**Task instructions**
Every record here needs to be written out again exactly.

**Working data**
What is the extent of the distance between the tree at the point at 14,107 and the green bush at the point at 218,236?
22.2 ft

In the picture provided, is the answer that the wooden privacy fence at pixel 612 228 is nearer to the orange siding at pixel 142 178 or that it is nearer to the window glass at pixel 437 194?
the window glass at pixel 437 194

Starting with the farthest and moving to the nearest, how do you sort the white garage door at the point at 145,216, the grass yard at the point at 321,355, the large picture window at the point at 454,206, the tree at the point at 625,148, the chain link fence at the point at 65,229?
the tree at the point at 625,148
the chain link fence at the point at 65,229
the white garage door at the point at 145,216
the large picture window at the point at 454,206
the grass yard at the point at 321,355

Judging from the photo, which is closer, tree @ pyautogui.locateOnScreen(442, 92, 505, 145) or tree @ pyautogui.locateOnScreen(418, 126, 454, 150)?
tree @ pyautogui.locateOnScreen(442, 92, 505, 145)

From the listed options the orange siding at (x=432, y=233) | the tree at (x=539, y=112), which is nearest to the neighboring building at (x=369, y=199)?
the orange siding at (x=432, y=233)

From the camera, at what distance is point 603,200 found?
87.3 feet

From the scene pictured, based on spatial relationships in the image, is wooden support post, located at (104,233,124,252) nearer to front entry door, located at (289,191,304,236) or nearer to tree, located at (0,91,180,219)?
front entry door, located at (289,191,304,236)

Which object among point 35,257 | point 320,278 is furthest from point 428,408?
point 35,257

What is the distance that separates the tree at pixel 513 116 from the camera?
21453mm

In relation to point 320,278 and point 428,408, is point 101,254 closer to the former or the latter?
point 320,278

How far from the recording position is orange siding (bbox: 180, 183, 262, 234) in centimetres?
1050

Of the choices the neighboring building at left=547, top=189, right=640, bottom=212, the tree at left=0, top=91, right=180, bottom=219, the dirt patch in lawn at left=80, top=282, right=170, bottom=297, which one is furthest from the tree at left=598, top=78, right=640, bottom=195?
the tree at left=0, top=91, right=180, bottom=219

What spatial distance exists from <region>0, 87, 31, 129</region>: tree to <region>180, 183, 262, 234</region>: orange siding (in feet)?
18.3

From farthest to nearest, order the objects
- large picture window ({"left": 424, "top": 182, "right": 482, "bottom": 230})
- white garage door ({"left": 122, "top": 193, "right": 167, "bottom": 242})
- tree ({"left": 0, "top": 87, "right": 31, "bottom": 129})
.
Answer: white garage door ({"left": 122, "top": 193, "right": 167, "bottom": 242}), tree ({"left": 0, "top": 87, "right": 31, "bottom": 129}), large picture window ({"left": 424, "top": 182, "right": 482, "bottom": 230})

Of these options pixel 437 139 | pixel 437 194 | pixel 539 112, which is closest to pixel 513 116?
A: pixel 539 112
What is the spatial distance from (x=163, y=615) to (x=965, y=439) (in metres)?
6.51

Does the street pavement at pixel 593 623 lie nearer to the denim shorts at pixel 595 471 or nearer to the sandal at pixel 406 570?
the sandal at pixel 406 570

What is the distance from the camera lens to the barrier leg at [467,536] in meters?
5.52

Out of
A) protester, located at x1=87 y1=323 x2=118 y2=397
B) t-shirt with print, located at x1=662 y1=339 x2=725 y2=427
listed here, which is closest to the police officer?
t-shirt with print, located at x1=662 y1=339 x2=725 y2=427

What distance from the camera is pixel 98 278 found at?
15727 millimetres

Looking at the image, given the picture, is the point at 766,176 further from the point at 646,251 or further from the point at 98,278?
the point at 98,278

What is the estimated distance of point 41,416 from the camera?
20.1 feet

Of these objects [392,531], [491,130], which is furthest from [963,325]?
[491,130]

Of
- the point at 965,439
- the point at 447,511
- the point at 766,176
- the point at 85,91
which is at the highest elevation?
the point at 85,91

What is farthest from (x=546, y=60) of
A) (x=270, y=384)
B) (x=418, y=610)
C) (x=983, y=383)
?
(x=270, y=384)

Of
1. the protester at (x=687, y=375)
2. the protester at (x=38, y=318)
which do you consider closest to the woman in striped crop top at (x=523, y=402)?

**Written response**
What is the extent of the distance between the tree at the point at 14,107 and the green bush at the point at 218,236?
22.2 ft

In the picture provided, is the answer that the wooden privacy fence at pixel 612 228 is nearer to the orange siding at pixel 142 178 or that it is nearer to the window glass at pixel 437 194?
the window glass at pixel 437 194

Starting with the farthest and moving to the nearest, how do you sort the white garage door at the point at 145,216, the grass yard at the point at 321,355, the large picture window at the point at 454,206, the tree at the point at 625,148, the chain link fence at the point at 65,229?
the tree at the point at 625,148
the chain link fence at the point at 65,229
the white garage door at the point at 145,216
the large picture window at the point at 454,206
the grass yard at the point at 321,355

Judging from the photo, which is closer, tree @ pyautogui.locateOnScreen(442, 92, 505, 145) or tree @ pyautogui.locateOnScreen(418, 126, 454, 150)?
tree @ pyautogui.locateOnScreen(442, 92, 505, 145)

From the listed options the orange siding at (x=432, y=233) | the tree at (x=539, y=112), which is nearest to the neighboring building at (x=369, y=199)?
the orange siding at (x=432, y=233)

From the camera, at what distance is point 603,200 found?
87.3 feet

From the scene pictured, based on spatial relationships in the image, is wooden support post, located at (104,233,124,252) nearer to front entry door, located at (289,191,304,236) or nearer to tree, located at (0,91,180,219)?
front entry door, located at (289,191,304,236)

Which object among point 35,257 | point 320,278 is furthest from point 428,408?
point 35,257

What is the distance that separates the tree at pixel 513 116 from the camera?
21453mm

In relation to point 320,278 and point 428,408, is point 101,254 closer to the former or the latter?
point 320,278

How far from the recording position is orange siding (bbox: 180, 183, 262, 234) in centimetres?
1050

Of the choices the neighboring building at left=547, top=189, right=640, bottom=212, the tree at left=0, top=91, right=180, bottom=219, the dirt patch in lawn at left=80, top=282, right=170, bottom=297, which one is furthest from the tree at left=598, top=78, right=640, bottom=195?
the tree at left=0, top=91, right=180, bottom=219

What spatial distance exists from <region>0, 87, 31, 129</region>: tree to <region>180, 183, 262, 234</region>: orange siding (in feet)?
18.3

From farthest to nearest, order the objects
- large picture window ({"left": 424, "top": 182, "right": 482, "bottom": 230})
- white garage door ({"left": 122, "top": 193, "right": 167, "bottom": 242})
- tree ({"left": 0, "top": 87, "right": 31, "bottom": 129})
.
Answer: white garage door ({"left": 122, "top": 193, "right": 167, "bottom": 242}), tree ({"left": 0, "top": 87, "right": 31, "bottom": 129}), large picture window ({"left": 424, "top": 182, "right": 482, "bottom": 230})

Of these options pixel 437 139 | pixel 437 194 | pixel 539 112, which is closest to pixel 513 116?
A: pixel 539 112
What is the spatial distance from (x=163, y=615) to (x=965, y=439) (in metres)?
6.51

Does the street pavement at pixel 593 623 lie nearer to the denim shorts at pixel 595 471 or nearer to the sandal at pixel 406 570?
the sandal at pixel 406 570

What is the distance from the camera lens to the barrier leg at [467,536] in meters?
5.52

Out of
A) protester, located at x1=87 y1=323 x2=118 y2=397
B) t-shirt with print, located at x1=662 y1=339 x2=725 y2=427
listed here, which is closest to the police officer?
t-shirt with print, located at x1=662 y1=339 x2=725 y2=427

What distance from the camera is pixel 98 278 found at?
15727 millimetres

Looking at the image, given the picture, is the point at 766,176 further from the point at 646,251 or further from the point at 98,278?
the point at 98,278

What is the estimated distance of point 41,416 from the camera?
20.1 feet

Of these objects [392,531], [491,130], which is furthest from [963,325]?
[491,130]

Of
- the point at 965,439
- the point at 447,511
- the point at 766,176
- the point at 85,91
which is at the highest elevation?
the point at 85,91

What is farthest from (x=546, y=60) of
A) (x=270, y=384)
B) (x=418, y=610)
C) (x=983, y=383)
?
(x=270, y=384)

Of
1. the protester at (x=687, y=375)
2. the protester at (x=38, y=318)
which do you consider closest to the woman in striped crop top at (x=523, y=402)?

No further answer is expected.